In his office, Dr. Hormann logs into One45, picks a random third-year student, and scrolls through her list. “OK, here’s OB-Gyn, which expects her to be there for caesarian delivery, perform a breast exam, be there for vaginal delivery. Internal medicine expects her to start an IV, do a parancentesis or a thoracentesis, get an arterial blood gas, get blood from an artery... each rotation has a different list of requirements for their clinical skills.”

The same goes for disease states. “We’ve established diagnoses we expect them to see, so we expect them to see a case of allergic rhinitis, allergies, gastroenteritis, or stomach flu, and we expect them to see asthma,” he explains.

What happens if they don’t see a crucial case or learn to perform some key skill on a patient? It turns out the LCME can be flexible on this score. “As far as the LCME is concerned, they’re happy if it’s a real patient or a simulated patient or a computer-simulated patient, or even if you sit down and talk extensively about it, as in a case discussion. They just want the student exposed to that diagnosis in some way. So we have a lot of flexibility in how we do that exposure,” Dr. Hormann says.

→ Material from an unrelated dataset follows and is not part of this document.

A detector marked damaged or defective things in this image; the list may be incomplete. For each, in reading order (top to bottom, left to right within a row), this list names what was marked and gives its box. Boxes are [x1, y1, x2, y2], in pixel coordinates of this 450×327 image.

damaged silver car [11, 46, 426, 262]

As useful as it may be, the new system has not been without its growing pains. Working 80-hour weeks for the first time, students often view documenting their time as a real chore – and learning the intricacies of One45 can be daunting.

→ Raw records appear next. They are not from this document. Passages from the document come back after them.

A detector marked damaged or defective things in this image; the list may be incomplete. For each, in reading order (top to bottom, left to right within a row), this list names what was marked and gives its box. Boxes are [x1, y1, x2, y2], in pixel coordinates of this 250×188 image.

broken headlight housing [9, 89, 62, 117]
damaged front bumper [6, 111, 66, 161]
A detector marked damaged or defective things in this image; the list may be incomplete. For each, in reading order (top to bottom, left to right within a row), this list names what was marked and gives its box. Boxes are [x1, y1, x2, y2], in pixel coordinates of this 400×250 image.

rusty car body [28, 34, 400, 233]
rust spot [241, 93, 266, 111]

“I feel that One45 has potential to be a very useful and helpful program,” notes student DeGreeff, “but in its current form, it is a burden to the students.  The forms are not very user-friendly, which encourages students to put off their documentation.” 

A paradigm shift

In his office, Dr. Hormann leans back from the screen and considers how the situation has changed. “For years, medical education assumed that as long as you were in the hospital, you must be learning. And of course that’s a good thing, but there were no real, specific expectations. We’re doing the same thing as with the residents, defining what those desired outcomes are, then developing the curriculum to get to those outcomes – rather than throwing them into an environment and hoping they will learn something.”

These two technologies represent a basic change in the approach to medical education. Just as the Turning Point ARS is transforming the lecture by giving feedback to the instructor, One45 informs the clerkship director so he can be sure the student’s hands-on learning experiences are complete. These are seismic shifts that span the entire educational experience of medical students – the type of change that future physicians might wonder how they ever did without.